» TASK STATEMENT: Format every line of the items below as a JSON list of strings, one string per line, omitting blank lines.

» RECORDS SHOWN:
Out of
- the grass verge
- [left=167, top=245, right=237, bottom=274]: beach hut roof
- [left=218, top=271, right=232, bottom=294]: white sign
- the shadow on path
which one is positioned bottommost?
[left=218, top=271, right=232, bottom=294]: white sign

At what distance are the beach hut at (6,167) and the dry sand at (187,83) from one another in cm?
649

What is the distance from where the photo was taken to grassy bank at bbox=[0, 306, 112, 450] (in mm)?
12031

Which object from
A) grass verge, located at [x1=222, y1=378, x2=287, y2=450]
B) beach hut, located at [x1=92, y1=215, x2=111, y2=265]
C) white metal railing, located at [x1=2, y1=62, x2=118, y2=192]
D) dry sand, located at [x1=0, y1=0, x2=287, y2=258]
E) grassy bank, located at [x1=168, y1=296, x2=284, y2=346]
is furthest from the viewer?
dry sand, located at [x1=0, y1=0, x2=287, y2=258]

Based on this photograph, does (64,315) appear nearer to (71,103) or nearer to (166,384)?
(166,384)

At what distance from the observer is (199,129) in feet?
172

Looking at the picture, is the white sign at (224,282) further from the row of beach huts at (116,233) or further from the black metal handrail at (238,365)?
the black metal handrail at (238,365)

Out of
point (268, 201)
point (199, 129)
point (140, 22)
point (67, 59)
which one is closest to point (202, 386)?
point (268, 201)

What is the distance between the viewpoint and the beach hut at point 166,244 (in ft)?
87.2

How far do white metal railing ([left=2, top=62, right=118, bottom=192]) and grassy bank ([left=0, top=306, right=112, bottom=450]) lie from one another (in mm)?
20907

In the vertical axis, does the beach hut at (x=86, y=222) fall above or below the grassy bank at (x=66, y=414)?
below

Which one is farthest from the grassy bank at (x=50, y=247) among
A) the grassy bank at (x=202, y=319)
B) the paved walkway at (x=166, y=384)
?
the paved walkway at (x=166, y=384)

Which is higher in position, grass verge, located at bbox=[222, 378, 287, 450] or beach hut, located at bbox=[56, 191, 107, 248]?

» WRITTEN SOLUTION:
[
  "Out of",
  "- the grass verge",
  "- [left=167, top=245, right=237, bottom=274]: beach hut roof",
  "- [left=218, top=271, right=232, bottom=294]: white sign",
  "- the shadow on path",
  "which one is positioned bottommost?",
  "[left=218, top=271, right=232, bottom=294]: white sign",
  "At what distance are the beach hut at (6,167) and the dry sand at (187,83) from one another in cm?",
  "649",
  "What is the distance from where the photo was taken to grassy bank at bbox=[0, 306, 112, 450] (in mm)?",
  "12031",
  "Which object from",
  "A) grass verge, located at [x1=222, y1=378, x2=287, y2=450]",
  "B) beach hut, located at [x1=92, y1=215, x2=111, y2=265]",
  "C) white metal railing, located at [x1=2, y1=62, x2=118, y2=192]",
  "D) dry sand, located at [x1=0, y1=0, x2=287, y2=258]",
  "E) grassy bank, located at [x1=168, y1=296, x2=284, y2=346]",
  "is furthest from the viewer?",
  "dry sand, located at [x1=0, y1=0, x2=287, y2=258]",
  "Based on this photograph, does (64,315) appear nearer to (71,103) or nearer to (166,384)?",
  "(166,384)",
  "At what distance from the observer is (199,129) in feet?",
  "172",
  "Looking at the picture, is the white sign at (224,282) further from the row of beach huts at (116,233) or further from the black metal handrail at (238,365)?",
  "the black metal handrail at (238,365)",
  "Out of",
  "point (268, 201)",
  "point (199, 129)",
  "point (140, 22)",
  "point (67, 59)",
  "which one is closest to point (202, 386)?",
  "point (268, 201)",
  "What is the distance between the viewpoint and the beach hut at point 166,244 (in ft)?",
  "87.2",
  "How far do white metal railing ([left=2, top=62, right=118, bottom=192]) and grassy bank ([left=0, top=306, right=112, bottom=450]) lie from one another (in mm)?",
  "20907",
  "In the vertical axis, does the beach hut at (x=86, y=222) fall above or below the grassy bank at (x=66, y=414)?",
  "below",
  "Which one is farthest from the grassy bank at (x=50, y=247) among",
  "A) the grassy bank at (x=202, y=319)",
  "B) the paved walkway at (x=166, y=384)",
  "?",
  "the paved walkway at (x=166, y=384)",
  "Which is higher in position, grass verge, located at bbox=[222, 378, 287, 450] or beach hut, located at bbox=[56, 191, 107, 248]?"
]